Published in 2011, the book is a
dozen years old and some things have changed in that span, but because it draws
on mountains of data that aren’t easily moved, its main conclusions remain
valid. One, for example, showed that the NFL practice of “icing” placekickers
by calling last-second timeouts doesn’t work— success rates with and without
them were almost identical. Another showed that NFL teams that “went for it” on
fourth down anywhere near the 50-year-line did better than ones that made the
conventional choice of punting. A third questioned the widespread practice of
removing from NBA games players with five (of the permitted six) fouls with
considerable game-time left. Those guys foul out so infrequently (about 20% of
the time) that it’s better to keep their production by letting them play.

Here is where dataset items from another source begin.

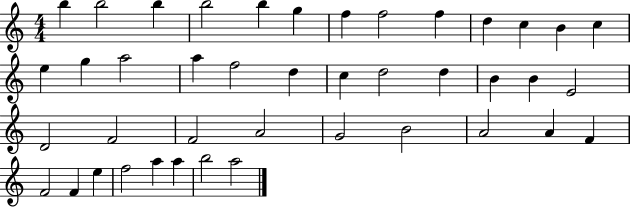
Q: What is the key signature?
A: C major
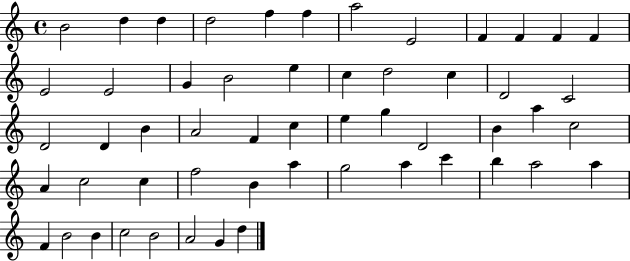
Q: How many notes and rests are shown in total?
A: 54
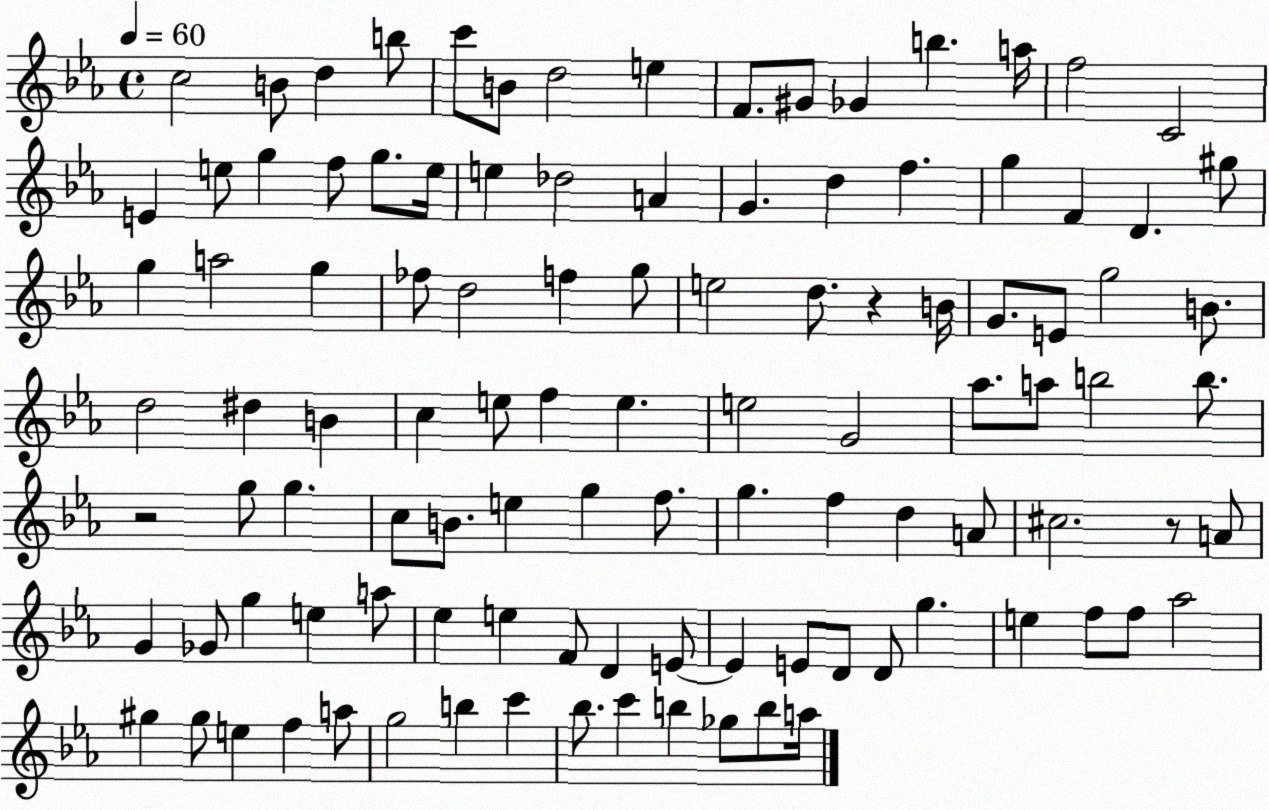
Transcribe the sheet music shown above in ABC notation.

X:1
T:Untitled
M:4/4
L:1/4
K:Eb
c2 B/2 d b/2 c'/2 B/2 d2 e F/2 ^G/2 _G b a/4 f2 C2 E e/2 g f/2 g/2 e/4 e _d2 A G d f g F D ^g/2 g a2 g _f/2 d2 f g/2 e2 d/2 z B/4 G/2 E/2 g2 B/2 d2 ^d B c e/2 f e e2 G2 _a/2 a/2 b2 b/2 z2 g/2 g c/2 B/2 e g f/2 g f d A/2 ^c2 z/2 A/2 G _G/2 g e a/2 _e e F/2 D E/2 E E/2 D/2 D/2 g e f/2 f/2 _a2 ^g ^g/2 e f a/2 g2 b c' _b/2 c' b _g/2 b/2 a/4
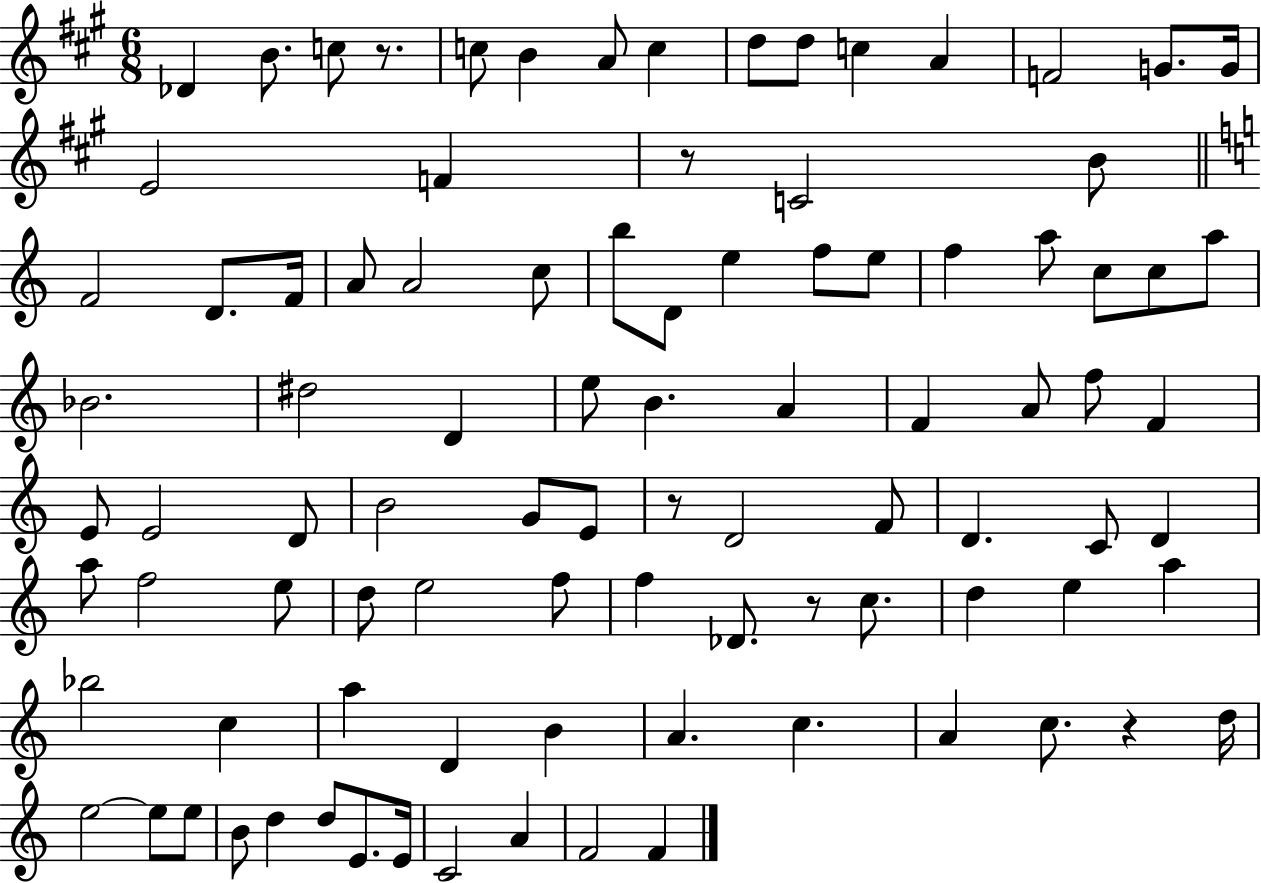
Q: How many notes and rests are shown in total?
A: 94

The book’s most interesting
conclusions have to do with home-field advantage; that’s one of the enduring
truths of all team sports, with home edges of 55% to 60% across leagues since
time immemorial. I’ll spare you from reading, and myself from presenting, most
of the stats, but using clever measures it eliminated as causes such factors as
home-field familiarity, home comforts and visitors’ travel weariness. What it
found, regardless of nation, sport or decade, was official bias in favor of home
teams.
The difference was strongest in low-score
soccer, where European-league home teams win or tie about 60% of the time. Data
dating from the 1800s showed that soccer refs consistently give home teams
edges in extra time, red cards and penalty kicks, things that often are
decisive in one-goal outcomes. In baseball, millions of MLB data bits collected
electronically for more than 20 years show that ball-strike calls favor home
teams. In basketball the homers get the breaks on not only personal-foul calls
but also on ones involving ball-possession changes. The differences are small, usually
amounting to just a few percentages, but you can drown in a lake that averages
a foot deep.
The authors assert, convincingly,
that the reasons behind the discrepancies have nothing to do with conscious
bias. One is the all-sports dictum—real although unspoken—that the players
should decide the games; for that reason, they say, umps are especially hesitant
to make “ball four” or “strike three” calls on close pitches, and penalty
frequency in all sports declines late in close-fought contests and in playoffs.
Another is the tendency toward conformity found in all human groups, mirroring
people’s psychological desire to be agreeable to those around them. Thus, the home-field
edge grows with crowd size and the nearness of the crowds to the playing
fields.
For more (and there’s a lot more) you
gotta see the book. It’s not light reading, but it’s worth the effort for serious
fans. It’s available on Amazon for $17, plus delivery. And no, I’m not up for a slice.